More adjustable spaces for disabled students to study on University of Leicester campus

More adjustable spaces for disabled students to study on University of Leicester campus
In 2020, Accesibility (the UoL disability support service) was shut due to Covid-19 and took with it the only adjustable study spaces on campus. Disabled students were told they can use the library spaces to study but without any adequate adjustments. This made it almost impossible to make use of the library facilities.
When returning to campus in summer of 2021, nothing was done to help disabled students return. Accesibility was still shut and the new Percy Gee building had no adjustable spaces. I was looking for a quiet space, with an individual door, a window with a blind or adjustable lighting and a desk top computer to finish my post graduate dissertation. If you have any sensory or processing conditions such as ADHD, Autism, Dyslexia ect, open plan bright, noisy environments can be incredibly difficult to work in.
I wasn't asking for the world, but no such space exists, on the entire University of Leicester campus.

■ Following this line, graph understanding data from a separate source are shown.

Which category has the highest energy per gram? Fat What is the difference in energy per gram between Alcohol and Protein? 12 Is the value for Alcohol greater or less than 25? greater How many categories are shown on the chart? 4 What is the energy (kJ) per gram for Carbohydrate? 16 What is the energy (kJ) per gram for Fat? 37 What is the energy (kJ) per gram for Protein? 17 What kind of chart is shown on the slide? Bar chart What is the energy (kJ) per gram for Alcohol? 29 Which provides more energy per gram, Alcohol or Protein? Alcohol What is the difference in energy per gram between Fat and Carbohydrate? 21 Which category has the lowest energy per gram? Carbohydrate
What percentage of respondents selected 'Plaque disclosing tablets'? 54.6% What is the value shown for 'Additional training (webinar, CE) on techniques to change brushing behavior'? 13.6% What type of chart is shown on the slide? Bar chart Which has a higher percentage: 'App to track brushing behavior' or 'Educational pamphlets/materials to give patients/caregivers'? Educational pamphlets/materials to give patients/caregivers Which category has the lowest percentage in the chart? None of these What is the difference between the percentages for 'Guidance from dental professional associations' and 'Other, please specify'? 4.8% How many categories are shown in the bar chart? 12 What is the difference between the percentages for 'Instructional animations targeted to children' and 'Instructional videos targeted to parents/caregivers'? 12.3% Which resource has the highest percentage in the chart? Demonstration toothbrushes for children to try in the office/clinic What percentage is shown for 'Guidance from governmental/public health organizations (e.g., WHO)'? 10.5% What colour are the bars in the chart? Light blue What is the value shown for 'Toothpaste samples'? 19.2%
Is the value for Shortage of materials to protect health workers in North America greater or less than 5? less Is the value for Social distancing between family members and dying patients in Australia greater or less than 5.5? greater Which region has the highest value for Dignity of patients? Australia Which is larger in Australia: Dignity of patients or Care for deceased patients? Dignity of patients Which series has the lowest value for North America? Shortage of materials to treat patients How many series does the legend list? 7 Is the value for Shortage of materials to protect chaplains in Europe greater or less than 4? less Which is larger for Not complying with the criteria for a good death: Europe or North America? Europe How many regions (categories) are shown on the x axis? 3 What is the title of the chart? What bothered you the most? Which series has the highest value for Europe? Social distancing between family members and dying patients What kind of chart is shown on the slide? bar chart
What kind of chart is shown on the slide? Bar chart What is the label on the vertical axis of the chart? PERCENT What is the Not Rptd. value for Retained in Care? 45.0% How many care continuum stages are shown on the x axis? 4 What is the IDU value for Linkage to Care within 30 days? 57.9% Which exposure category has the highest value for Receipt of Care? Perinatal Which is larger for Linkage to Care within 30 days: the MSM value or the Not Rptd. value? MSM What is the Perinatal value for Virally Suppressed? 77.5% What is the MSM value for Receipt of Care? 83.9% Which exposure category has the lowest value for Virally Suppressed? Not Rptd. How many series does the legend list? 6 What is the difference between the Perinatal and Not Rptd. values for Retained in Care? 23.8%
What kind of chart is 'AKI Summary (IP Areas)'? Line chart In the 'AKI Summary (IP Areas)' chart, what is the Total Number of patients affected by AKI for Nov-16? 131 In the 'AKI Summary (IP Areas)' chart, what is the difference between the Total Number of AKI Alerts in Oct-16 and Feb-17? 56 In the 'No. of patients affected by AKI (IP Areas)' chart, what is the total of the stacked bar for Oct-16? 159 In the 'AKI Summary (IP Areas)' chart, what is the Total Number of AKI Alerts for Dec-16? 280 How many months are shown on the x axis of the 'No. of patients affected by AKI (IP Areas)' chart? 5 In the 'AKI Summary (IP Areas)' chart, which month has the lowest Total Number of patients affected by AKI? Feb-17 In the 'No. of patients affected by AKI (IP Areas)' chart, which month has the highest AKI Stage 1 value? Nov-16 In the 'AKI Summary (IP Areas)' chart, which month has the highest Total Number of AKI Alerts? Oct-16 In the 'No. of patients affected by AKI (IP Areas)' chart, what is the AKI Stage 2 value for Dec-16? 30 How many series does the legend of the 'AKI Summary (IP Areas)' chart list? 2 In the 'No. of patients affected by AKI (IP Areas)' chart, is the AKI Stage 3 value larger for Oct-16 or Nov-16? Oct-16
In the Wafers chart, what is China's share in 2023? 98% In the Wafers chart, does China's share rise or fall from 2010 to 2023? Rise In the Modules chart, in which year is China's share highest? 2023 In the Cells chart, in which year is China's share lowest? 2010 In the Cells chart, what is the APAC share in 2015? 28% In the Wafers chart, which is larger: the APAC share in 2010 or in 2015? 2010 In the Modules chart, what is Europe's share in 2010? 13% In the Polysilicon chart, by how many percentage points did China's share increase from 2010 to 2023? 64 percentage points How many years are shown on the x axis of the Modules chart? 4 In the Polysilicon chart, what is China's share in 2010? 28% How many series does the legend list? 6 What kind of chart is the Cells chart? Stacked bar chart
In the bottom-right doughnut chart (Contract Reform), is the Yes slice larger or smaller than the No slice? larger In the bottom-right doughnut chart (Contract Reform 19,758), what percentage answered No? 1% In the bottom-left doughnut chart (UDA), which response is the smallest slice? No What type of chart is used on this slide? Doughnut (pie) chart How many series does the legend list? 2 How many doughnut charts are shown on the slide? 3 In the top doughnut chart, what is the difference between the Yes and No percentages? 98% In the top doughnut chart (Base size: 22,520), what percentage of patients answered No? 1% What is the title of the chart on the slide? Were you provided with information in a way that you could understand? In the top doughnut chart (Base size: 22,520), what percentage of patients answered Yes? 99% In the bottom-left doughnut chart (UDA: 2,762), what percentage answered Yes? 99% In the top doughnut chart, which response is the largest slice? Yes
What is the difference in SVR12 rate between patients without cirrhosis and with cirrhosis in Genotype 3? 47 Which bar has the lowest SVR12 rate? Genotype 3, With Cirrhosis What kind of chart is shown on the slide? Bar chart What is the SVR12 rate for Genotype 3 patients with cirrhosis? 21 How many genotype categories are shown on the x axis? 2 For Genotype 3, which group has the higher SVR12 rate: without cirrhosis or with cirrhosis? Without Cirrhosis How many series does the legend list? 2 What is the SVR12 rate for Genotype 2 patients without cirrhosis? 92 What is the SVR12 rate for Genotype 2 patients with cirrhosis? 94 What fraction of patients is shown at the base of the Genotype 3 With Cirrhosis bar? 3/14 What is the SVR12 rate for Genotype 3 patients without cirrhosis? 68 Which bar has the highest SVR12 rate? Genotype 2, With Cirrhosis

Further education institutions have a legal right to provide resonable adjustments such as 'accessible rooms and venues, such as having a quiet space'. I would argue this comes under resonable.
Disabled students pay the same amount of tuition fees. We put in the same amount of work into our degrees and we are not afforded any spaces where we are able to focus freely. Even those without these conditions could benefit from quiet individual rooms where they can study away from their homes.
Covid-19 changed the way we all work and study but these issues were here long before the pandemic. The new Percy Gee building was in development years before 2020 and no consideration was taken as to how disabled students would be able to study in this new multi-million pound investment.
Enough is enough. Disabled students deserve to be listened to. We deserve space.